Mówcie, co chcecie, ale ta bajka po prostu wymiata. Jest cudowna! Uwielbiam ten moment, kiedy Jane i Tarzan pierwszy raz się spotykają, gdy Tarzan zauważa, że są do siebie tak podobni. Oczywiście zawsze rycze, gdy ten zjeb zabija jego ojca. Wiadomo -.-
Najważniejsze jest to, że wykonałam swoją misję :D pokazałam bratu piękno bajek Disney'a. I nareszcie, po kilku latach prób, dostrzegł je. Nareszcie polubił Piotrusia Pana!
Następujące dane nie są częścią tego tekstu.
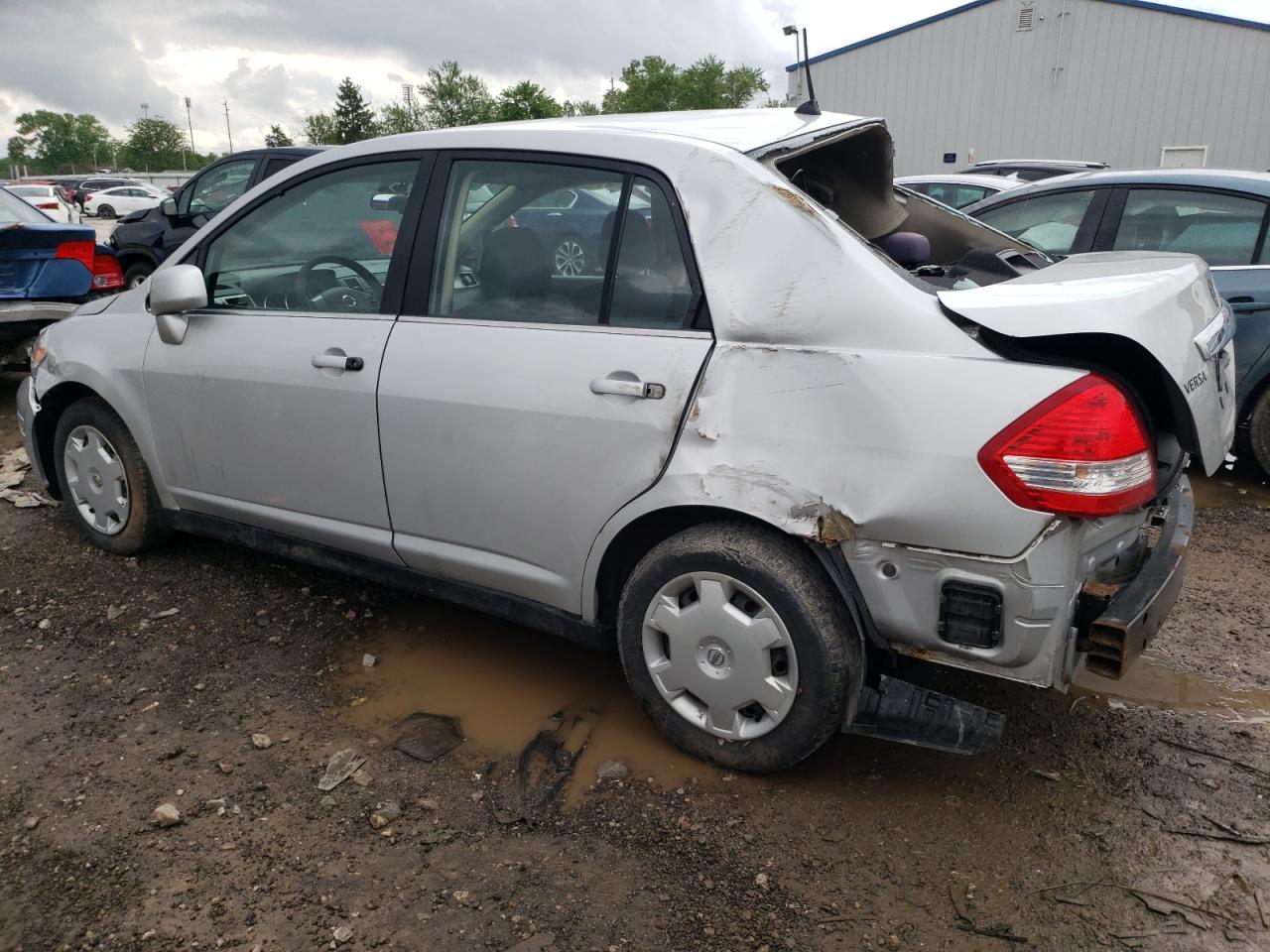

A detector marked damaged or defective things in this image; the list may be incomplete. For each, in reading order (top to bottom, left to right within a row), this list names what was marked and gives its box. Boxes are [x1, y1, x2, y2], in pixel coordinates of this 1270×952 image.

damaged silver car [15, 107, 1234, 772]
crumpled trunk lid [940, 251, 1234, 477]
rear bumper damage [1072, 477, 1189, 680]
Sam nawet zaproponował, żebyśmy obejrzeli Tarzana, chociaż sądziłam, że wolałby coś o Hitlerze (tak, mamy podobne zainteresowania xd). I jestem szczęśliwa! Jestem. I nikt nie zmusi mnie do tego, bym dorosła. Fuj, nikt. Nie dam się. Stwierdziłam też, że tekst mojego nauczyciela, że, tu cytat, mam mózg przeżarty bajkami Disney'a, jest prawdą. Mam! I jestem cholernie szczęśliwa.
Chyba coraz bardziej cofam się w rozwoju. Oj, przepraszam: młodnieje :D haha.